Over Christmas, we visited family in the New York City area, and one of the sights we took in was the Botanic Garden’s model train exhibit – which features G-scale model trains winding their way through the enclosed garden pavilions past miniature models of historic buildings in the New York area, both existing and past homes, all made out of scraps of trees and plants. There was a model of vanished Penn Station, as well as one of Grand Central Station, the Chrysler Building, the Empire State Building, a whole host of mansions [past and present], various New York bridges, and more other structures than I can remember. And all of them created in great detail from plants or plant material – and nothing else. Even the transparent windows were from plants.

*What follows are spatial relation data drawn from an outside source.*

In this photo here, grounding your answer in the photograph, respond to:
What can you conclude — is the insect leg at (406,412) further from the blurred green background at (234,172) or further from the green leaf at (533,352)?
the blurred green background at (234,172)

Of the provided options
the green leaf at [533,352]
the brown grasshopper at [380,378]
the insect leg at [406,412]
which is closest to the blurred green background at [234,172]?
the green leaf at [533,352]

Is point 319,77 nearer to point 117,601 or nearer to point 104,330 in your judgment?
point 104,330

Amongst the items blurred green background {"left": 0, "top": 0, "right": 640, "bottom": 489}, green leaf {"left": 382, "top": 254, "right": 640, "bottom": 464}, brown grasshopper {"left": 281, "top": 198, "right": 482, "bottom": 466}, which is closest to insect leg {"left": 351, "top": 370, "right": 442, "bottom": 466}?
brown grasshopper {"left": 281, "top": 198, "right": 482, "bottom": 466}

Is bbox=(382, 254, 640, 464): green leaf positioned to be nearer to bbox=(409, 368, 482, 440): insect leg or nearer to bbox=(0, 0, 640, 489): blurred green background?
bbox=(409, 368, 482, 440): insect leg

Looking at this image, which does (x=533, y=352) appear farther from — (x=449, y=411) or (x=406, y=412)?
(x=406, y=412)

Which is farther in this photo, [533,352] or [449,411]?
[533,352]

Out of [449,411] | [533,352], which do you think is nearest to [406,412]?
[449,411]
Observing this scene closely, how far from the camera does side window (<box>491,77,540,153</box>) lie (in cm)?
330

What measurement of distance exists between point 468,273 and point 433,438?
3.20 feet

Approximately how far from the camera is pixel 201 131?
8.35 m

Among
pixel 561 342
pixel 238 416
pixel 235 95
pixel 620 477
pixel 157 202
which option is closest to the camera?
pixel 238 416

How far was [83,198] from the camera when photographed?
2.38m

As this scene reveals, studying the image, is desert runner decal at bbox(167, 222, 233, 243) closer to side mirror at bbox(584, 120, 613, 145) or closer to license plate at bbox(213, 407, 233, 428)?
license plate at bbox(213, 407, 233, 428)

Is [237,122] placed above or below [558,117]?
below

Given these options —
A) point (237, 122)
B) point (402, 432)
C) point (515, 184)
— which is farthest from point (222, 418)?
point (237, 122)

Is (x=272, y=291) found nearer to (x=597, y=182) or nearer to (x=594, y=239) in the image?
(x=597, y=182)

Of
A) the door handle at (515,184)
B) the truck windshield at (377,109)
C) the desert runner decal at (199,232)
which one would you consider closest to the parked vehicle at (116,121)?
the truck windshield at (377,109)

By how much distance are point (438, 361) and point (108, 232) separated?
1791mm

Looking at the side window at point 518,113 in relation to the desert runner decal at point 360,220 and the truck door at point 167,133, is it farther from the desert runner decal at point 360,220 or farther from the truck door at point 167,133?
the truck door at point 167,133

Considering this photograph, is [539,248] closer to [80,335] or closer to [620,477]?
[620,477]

It was truly awe inspiring… at least to us. But there was the couple behind us, who declared, less than quietly, “This is boring. Can’t we skip ahead?”

Now, I’m among the first to recognize that a sense of inspiration or wonder is personal, and where I see something wonderful someone else may not… or may be bored out of their mind. Nonetheless, I’m concerned about what I don’t see that much of these days, especially here in the United States, and what I’m seeing less and less of is wonder in the real world. I can see that spark of wonder in people looking at screens, screens both large and small, but not in people looking at what can be done with plants, or in double rainbows arching in front of red mountains, or in crimson, sky-blue pink sunsets, or in majestic red sandstone pillars in a national park, or in mountain sand dunes made of pink coral sand sculpted by the wind.

I’ve also noticed in my visits to our national parks that while attendance is increasing, a greater and greater percentage of those visiting seem to be from other nations, at least from all the languages I hear that aren’t English.

To me, no screen can capture the beauty of fresh-fallen snow across the pines just as the sun clears the mountains to the east. And maybe I’m just old-fashioned, but to me, a screen is just as screen, and all of the computer-generated imagery on it is just that – an artificial image. A good CGI team can create anything, but it’s not real. And it’s not complete.

What’s in the real world is more complete. A live acoustical concert is more complete and encompassing than a recorded concert, or one electronically amplified, because even the best recording equipment doesn’t capture the overtones and harmonics. Even the best CGI doesn’t capture all the shifting light patterns.

What electronics does do is cram high speed images into shorter and shorter time periods at greater and greater volume – call it the fast food of perception. And like fast food, it’s a poor substitute for the real thing.

And I have to wonder if it’s leading not only to a detachment from reality, as postulated by SF author James Gunn in The Joy Makers way back in 1961,but also to the death of wonder about reality, especially among young people.